TASK INSTRUCTIONS. Extract every line in the rows below that contains the word "furthest". Copy each line in full, without changes.

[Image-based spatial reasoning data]

◇ ◇ ◇ ◇ ◇

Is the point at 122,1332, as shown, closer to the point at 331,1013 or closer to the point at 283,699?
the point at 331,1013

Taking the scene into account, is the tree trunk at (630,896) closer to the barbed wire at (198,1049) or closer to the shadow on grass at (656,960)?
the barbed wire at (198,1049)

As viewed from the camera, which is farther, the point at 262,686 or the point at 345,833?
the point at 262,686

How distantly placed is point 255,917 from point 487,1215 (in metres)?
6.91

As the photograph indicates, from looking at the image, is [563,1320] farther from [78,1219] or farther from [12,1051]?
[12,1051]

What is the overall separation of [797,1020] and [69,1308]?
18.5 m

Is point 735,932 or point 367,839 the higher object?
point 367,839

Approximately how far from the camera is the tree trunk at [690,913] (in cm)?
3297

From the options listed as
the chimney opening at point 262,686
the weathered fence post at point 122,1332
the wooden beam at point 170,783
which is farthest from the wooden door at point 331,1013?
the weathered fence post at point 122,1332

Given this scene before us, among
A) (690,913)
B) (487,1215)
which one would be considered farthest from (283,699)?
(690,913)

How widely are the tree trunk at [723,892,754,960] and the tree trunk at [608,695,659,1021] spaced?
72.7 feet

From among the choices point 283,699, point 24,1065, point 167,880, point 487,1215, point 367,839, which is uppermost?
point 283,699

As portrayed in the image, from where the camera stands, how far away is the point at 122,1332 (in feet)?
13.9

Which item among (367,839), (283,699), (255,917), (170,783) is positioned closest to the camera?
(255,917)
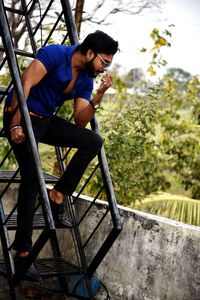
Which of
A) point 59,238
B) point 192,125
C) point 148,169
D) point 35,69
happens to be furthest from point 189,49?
point 35,69

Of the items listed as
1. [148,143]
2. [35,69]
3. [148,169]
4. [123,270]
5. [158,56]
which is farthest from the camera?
[158,56]

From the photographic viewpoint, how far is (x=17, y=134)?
3482 millimetres

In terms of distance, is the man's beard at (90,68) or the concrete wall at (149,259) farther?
the concrete wall at (149,259)

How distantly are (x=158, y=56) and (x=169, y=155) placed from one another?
190 centimetres

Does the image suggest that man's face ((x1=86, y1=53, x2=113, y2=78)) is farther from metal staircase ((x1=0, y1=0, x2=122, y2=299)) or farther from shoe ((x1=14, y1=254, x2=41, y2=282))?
shoe ((x1=14, y1=254, x2=41, y2=282))

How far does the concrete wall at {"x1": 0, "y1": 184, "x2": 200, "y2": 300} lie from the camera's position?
3787 millimetres

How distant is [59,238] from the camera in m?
4.72

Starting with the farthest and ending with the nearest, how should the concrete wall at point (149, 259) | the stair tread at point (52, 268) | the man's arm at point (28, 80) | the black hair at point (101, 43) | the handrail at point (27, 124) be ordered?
the concrete wall at point (149, 259) < the stair tread at point (52, 268) < the black hair at point (101, 43) < the man's arm at point (28, 80) < the handrail at point (27, 124)

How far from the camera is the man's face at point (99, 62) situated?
3602 mm

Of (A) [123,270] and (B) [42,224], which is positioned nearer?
(B) [42,224]

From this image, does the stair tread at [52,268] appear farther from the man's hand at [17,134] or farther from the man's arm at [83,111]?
the man's arm at [83,111]

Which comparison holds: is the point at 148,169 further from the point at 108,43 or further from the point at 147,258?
the point at 108,43

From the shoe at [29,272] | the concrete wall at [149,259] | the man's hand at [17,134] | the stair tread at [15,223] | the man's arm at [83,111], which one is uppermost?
the man's hand at [17,134]

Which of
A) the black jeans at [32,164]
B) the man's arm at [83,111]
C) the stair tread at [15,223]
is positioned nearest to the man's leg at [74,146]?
the black jeans at [32,164]
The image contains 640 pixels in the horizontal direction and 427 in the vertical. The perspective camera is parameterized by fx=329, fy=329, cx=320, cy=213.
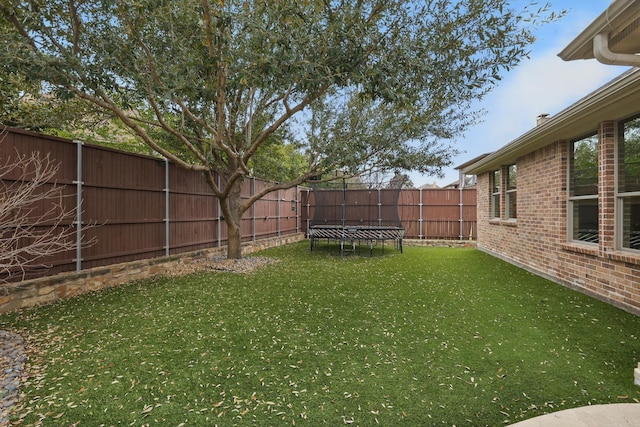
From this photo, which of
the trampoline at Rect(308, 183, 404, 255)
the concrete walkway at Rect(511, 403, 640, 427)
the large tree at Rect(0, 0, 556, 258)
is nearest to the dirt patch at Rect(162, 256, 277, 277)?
the large tree at Rect(0, 0, 556, 258)

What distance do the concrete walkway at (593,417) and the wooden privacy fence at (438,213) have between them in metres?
11.4

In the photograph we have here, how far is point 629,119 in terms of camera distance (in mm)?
4168

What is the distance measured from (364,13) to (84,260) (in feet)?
18.1

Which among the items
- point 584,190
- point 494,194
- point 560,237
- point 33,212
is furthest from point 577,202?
point 33,212

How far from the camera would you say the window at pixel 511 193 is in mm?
8039

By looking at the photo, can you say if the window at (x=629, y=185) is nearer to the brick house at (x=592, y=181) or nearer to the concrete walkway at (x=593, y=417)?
the brick house at (x=592, y=181)

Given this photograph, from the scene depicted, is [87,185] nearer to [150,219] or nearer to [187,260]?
[150,219]

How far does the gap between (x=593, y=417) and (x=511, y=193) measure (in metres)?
7.26

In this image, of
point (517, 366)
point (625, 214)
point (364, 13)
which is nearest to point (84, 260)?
point (364, 13)

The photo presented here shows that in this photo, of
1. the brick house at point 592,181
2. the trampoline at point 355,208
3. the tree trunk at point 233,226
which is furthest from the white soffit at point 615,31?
the trampoline at point 355,208

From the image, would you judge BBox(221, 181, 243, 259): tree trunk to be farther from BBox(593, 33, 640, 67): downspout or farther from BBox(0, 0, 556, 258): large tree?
BBox(593, 33, 640, 67): downspout

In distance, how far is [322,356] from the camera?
3.01m

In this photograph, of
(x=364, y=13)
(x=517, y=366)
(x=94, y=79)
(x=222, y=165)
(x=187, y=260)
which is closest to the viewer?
(x=517, y=366)

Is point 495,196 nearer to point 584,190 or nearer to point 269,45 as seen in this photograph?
point 584,190
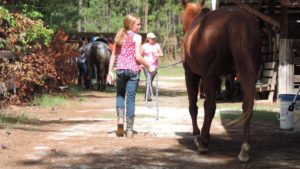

◇ ◇ ◇ ◇ ◇

PROBLEM SOLUTION.
happens to be furthest from point 189,49?
is furthest from point 577,202?
which is furthest from the white soffit at point 615,31?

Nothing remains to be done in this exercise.